Google is is hosting a second competition this year. It started in the beginning of May and will finish at the end of July. This year I decided to join the fun and submit some results while the competition was still ongoing.

Since last year, I had already incorporated all of the changes that were previously in only the GSDC version of RTKLIB, into the main branch of the demo5 fork of RTKLIB. These are in the latest b34f release, so the special release is no longer required.

Google changed the format of some of the files for this year’s competition and so I did have to rewrite the python scripts. One of the more significant changes they made was to include only one set of phone data for each ride in the test data set. Last year it was possible to combine results from multiple phones on a single ride to improve the results but that is not an option this time.

In order to encourage participation in this year’s competition, I have shared the code and instructions to duplicate my initial attempt on this year’s data in a Kaggle notebook . If followed correctly it will generate a score of 3.135 meters when submitted to Kaggle, the competition host. At the time I first published it, it was good enough for first place. However, the competition has picked up since then, and some teams have taken advantage of this code. It will no longer get you into first place, but it will still put you into a tie for 21st place out of 234 teams. This means that anyone interested in jumping in now can still start near the front of the pack.

Since sharing the notebook, I have made a few local tweaks to the code, config files, and python scripts which improve my score to 2.152 meters. This is currently good enough for first place, but given that there are nearly two months left in the competition, I don’t think this will be good enough to win without further improvements.

To keep things interesting, I don’t plan to share my most recent changes until the competition is complete but anyone who follows some of the suggested hints at the end of my Kaggle notebook should be able to get a good part of the way there. To get all the way there will require a little more ingenuity but I also believe there is still plenty of room for further improvement on my results.

However, I suspect that winning the competition using RTKLIB will require more than just configuration changes and python script changes. I believe it will also require making changes to the RTKLIB code itself.

As anyone who has worked with the RTKLIB code is probably aware, it can be quite a challenging environment to work in. To make things easier and to encourage innovation to the code and algorithms I have recently ported a subset of RTKLIB sufficient to generate PPK solutions into Python which I described in this post. The actual code is available on Github here. I have also generated a second Kaggle notebook with instructions on duplicating the C/C++ version results on the Google data with the Python code. I have not actually submitted the results of this code to Kaggle, but based on results from this year’s training data set, and last year’s test data set, I believe this code should give slightly better results than the C/C++ code.

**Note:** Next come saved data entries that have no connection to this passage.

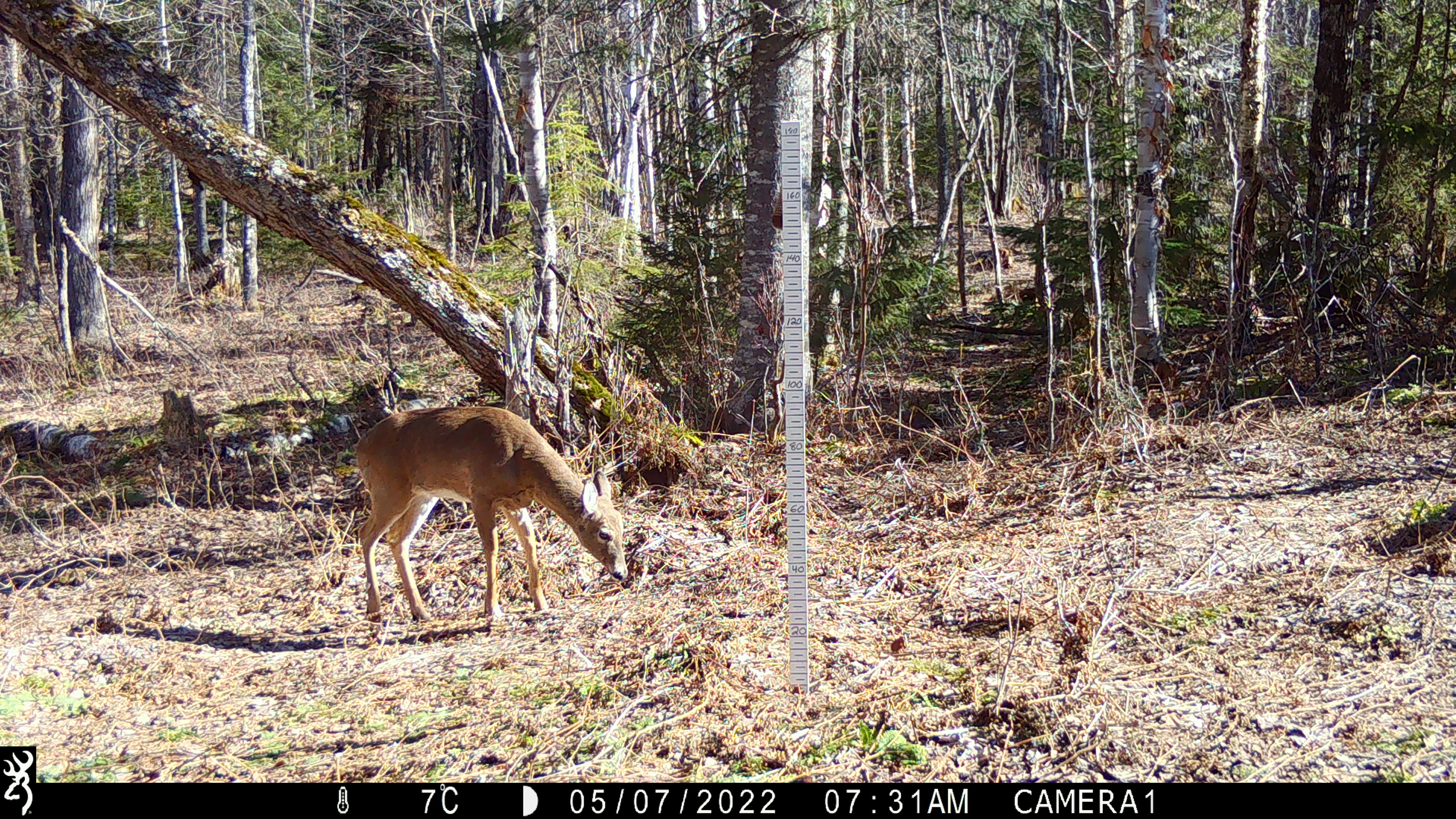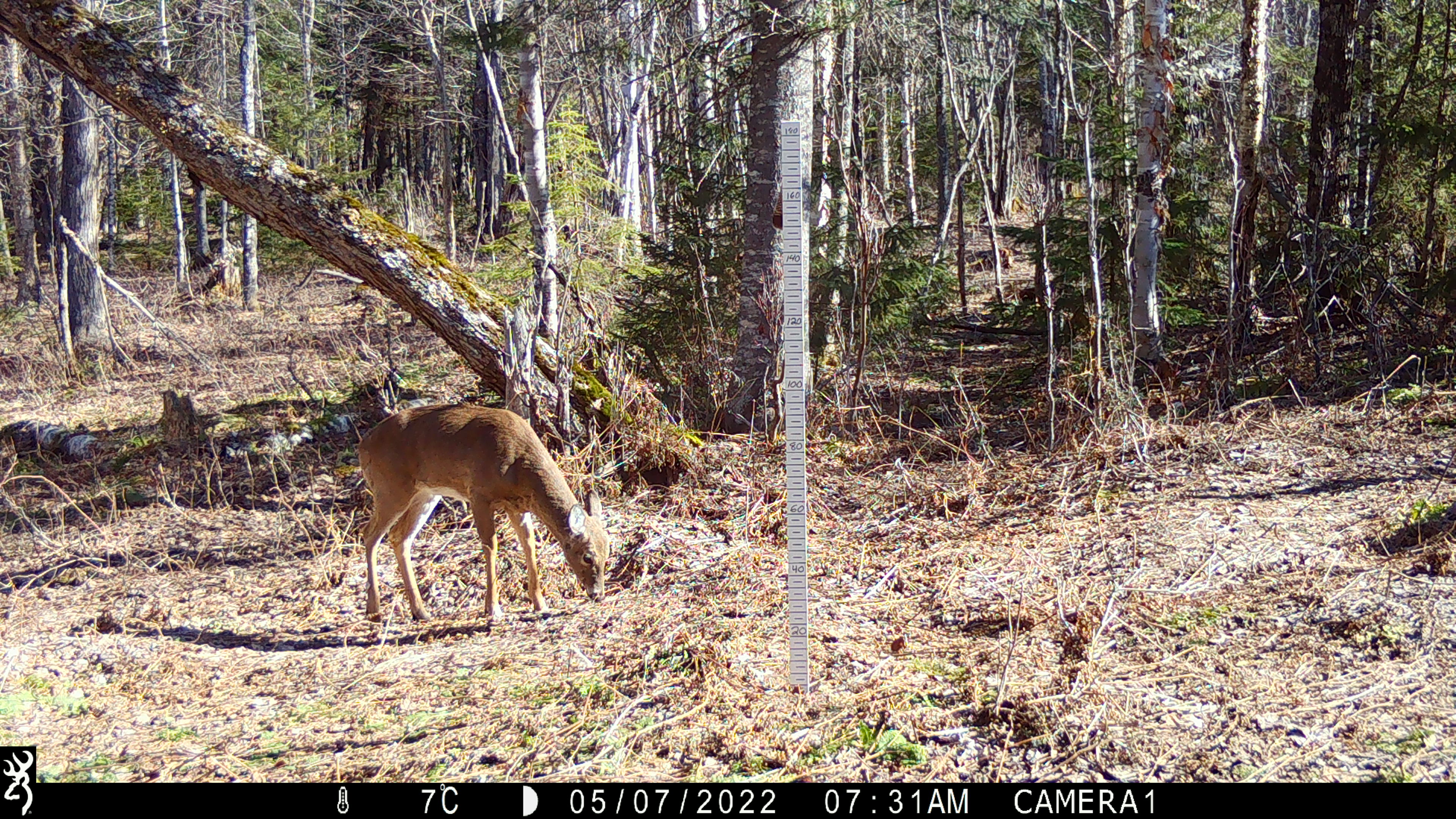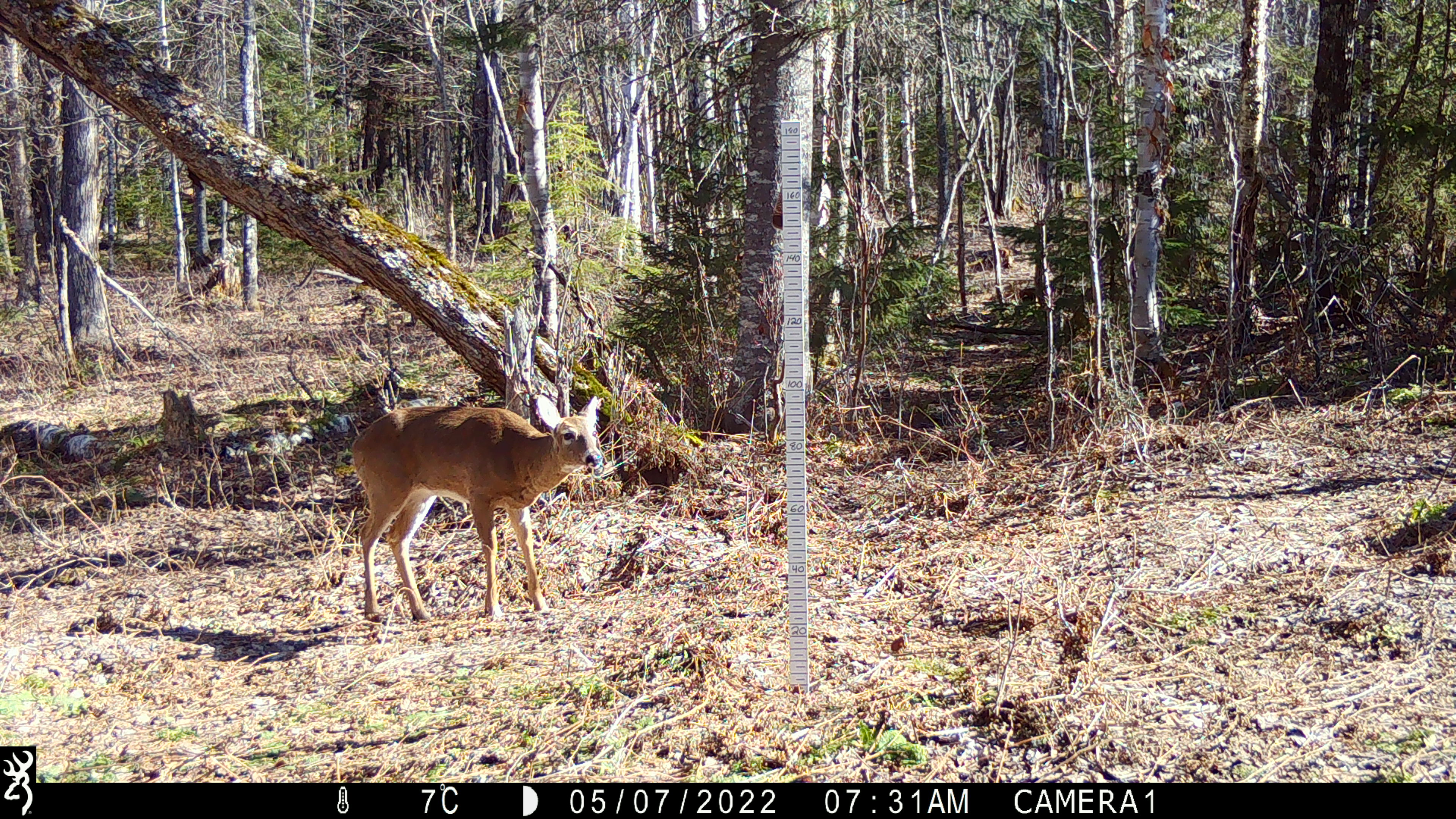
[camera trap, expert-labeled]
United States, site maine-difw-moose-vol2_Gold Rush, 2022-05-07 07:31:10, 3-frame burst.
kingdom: Animalia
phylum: Chordata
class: Mammalia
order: Artiodactyla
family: Cervidae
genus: Odocoileus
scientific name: Odocoileus virginianus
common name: white-tailed deer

The python code is primarily intended for those planning to develop or modify algorithms internal to the PPK solutions and not just running the code as-is or with just configuration changes. For those users, the C code will run much faster. However, the python version provides a friendlier development platform. When development is complete, the modified python code can either be run on the complete data set on a faster PC with a little patience, or the completed changes can be fairly easily ported back into the C code since two code sets are very closely aligned. This alignment includes file names, function names, variable names, and comments. The code does not align on a line by line basis because of extensive use of Numpy in the python code, but structurally it is very similar.

Based on the discussion threads on the Kaggle forum for this competition, it appears that most competitors are more familiar with machine learning and post-solution filtering techniques than they are with GNSS theory. I suspect anyone who already has a reasonably solid background in GNSS can do quite well in the competition without an enormous amount of effort. Using some of the tools I describe here should help to get there even more quickly.

My hope is that providing these tools will encourage at least a few more people from the GNSS community to participate and help them to do well. For any of you who decide to take the challenge, I wish you good luck and hope to see you near the top of the leaderboard!